=== Section Start ===
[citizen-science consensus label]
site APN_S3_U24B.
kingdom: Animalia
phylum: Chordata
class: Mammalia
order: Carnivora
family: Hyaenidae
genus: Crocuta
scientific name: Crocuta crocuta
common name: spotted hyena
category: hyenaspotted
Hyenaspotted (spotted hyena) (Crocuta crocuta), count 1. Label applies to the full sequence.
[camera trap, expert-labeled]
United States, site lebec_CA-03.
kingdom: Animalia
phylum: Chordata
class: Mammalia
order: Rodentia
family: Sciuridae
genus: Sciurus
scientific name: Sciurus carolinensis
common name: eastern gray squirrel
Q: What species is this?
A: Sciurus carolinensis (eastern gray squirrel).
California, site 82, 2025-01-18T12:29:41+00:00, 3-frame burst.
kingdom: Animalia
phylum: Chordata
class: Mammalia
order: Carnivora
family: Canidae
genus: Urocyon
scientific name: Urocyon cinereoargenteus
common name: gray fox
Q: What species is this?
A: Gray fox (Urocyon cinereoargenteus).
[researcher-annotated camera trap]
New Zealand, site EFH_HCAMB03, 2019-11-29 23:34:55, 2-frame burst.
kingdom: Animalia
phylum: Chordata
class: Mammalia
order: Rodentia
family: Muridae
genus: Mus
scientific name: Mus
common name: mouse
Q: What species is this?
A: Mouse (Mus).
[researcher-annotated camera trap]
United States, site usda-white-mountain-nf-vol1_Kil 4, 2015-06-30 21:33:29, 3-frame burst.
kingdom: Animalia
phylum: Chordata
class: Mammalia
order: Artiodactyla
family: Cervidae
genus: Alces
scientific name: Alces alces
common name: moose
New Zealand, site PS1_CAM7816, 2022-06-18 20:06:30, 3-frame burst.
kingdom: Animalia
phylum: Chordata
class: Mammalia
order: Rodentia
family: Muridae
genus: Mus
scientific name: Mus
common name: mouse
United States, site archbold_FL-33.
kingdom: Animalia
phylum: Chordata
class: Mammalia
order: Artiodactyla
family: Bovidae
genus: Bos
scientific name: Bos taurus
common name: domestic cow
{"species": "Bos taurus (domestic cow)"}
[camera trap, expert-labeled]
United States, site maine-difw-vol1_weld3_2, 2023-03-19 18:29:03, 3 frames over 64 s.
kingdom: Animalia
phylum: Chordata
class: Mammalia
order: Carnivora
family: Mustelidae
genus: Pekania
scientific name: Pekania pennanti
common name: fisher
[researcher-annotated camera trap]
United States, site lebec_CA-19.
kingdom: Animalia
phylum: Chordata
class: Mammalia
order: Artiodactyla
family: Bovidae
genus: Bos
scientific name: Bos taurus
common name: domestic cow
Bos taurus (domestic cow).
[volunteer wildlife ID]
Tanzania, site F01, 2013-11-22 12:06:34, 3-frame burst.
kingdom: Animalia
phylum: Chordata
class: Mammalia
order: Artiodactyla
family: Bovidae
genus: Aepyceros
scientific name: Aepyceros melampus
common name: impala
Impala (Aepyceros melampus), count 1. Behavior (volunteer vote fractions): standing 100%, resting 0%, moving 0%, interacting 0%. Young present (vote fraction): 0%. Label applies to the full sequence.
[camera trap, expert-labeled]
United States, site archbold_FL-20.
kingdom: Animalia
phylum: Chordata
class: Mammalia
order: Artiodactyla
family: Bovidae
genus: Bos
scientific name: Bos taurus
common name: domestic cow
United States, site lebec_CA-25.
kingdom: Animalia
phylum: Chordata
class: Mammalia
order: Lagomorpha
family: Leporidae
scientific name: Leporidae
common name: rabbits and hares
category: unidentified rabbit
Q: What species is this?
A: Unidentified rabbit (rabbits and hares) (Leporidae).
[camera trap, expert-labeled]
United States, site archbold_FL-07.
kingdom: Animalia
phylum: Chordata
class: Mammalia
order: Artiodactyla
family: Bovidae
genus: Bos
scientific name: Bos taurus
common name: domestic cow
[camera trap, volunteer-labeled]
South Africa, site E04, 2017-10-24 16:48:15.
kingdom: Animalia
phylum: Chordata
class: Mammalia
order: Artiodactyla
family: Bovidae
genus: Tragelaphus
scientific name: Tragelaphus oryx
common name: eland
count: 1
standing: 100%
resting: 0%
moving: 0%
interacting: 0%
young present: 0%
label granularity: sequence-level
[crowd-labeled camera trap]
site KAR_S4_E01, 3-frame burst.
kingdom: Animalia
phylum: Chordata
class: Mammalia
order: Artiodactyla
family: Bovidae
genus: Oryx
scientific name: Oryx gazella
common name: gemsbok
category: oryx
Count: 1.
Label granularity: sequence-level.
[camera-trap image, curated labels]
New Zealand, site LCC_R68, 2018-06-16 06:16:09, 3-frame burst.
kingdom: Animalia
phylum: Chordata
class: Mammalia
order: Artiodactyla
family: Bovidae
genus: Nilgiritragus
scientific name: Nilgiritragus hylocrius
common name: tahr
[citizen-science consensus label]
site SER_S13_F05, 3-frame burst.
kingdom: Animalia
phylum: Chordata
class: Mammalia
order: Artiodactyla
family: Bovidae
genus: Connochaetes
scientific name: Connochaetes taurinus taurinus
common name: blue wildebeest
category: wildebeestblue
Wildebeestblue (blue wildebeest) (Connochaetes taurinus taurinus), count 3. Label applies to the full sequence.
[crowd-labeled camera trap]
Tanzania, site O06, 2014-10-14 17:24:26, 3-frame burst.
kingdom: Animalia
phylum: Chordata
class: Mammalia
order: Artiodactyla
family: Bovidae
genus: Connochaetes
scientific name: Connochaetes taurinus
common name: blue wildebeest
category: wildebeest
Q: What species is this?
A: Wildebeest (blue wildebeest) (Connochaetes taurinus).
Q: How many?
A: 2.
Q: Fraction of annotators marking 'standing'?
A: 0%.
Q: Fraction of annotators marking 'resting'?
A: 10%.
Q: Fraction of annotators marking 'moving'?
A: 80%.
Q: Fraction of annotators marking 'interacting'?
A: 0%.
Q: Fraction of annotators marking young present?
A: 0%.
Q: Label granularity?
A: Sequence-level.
=== Section End ===
## Task brief
Nothing but the lines from the one containing "site SER_S13_F05, 3-frame burst." through the end of the entries belongs in the answer; repeat them exactly.

## Expected output
site SER_S13_F05, 3-frame burst.
kingdom: Animalia
phylum: Chordata
class: Mammalia
order: Artiodactyla
family: Bovidae
genus: Connochaetes
scientific name: Connochaetes taurinus taurinus
common name: blue wildebeest
category: wildebeestblue
Wildebeestblue (blue wildebeest) (Connochaetes taurinus taurinus), count 3. Label applies to the full sequence.
[crowd-labeled camera trap]
Tanzania, site O06, 2014-10-14 17:24:26, 3-frame burst.
kingdom: Animalia
phylum: Chordata
class: Mammalia
order: Artiodactyla
family: Bovidae
genus: Connochaetes
scientific name: Connochaetes taurinus
common name: blue wildebeest
category: wildebeest
Q: What species is this?
A: Wildebeest (blue wildebeest) (Connochaetes taurinus).
Q: How many?
A: 2.
Q: Fraction of annotators marking 'standing'?
A: 0%.
Q: Fraction of annotators marking 'resting'?
A: 10%.
Q: Fraction of annotators marking 'moving'?
A: 80%.
Q: Fraction of annotators marking 'interacting'?
A: 0%.
Q: Fraction of annotators marking young present?
A: 0%.
Q: Label granularity?
A: Sequence-level.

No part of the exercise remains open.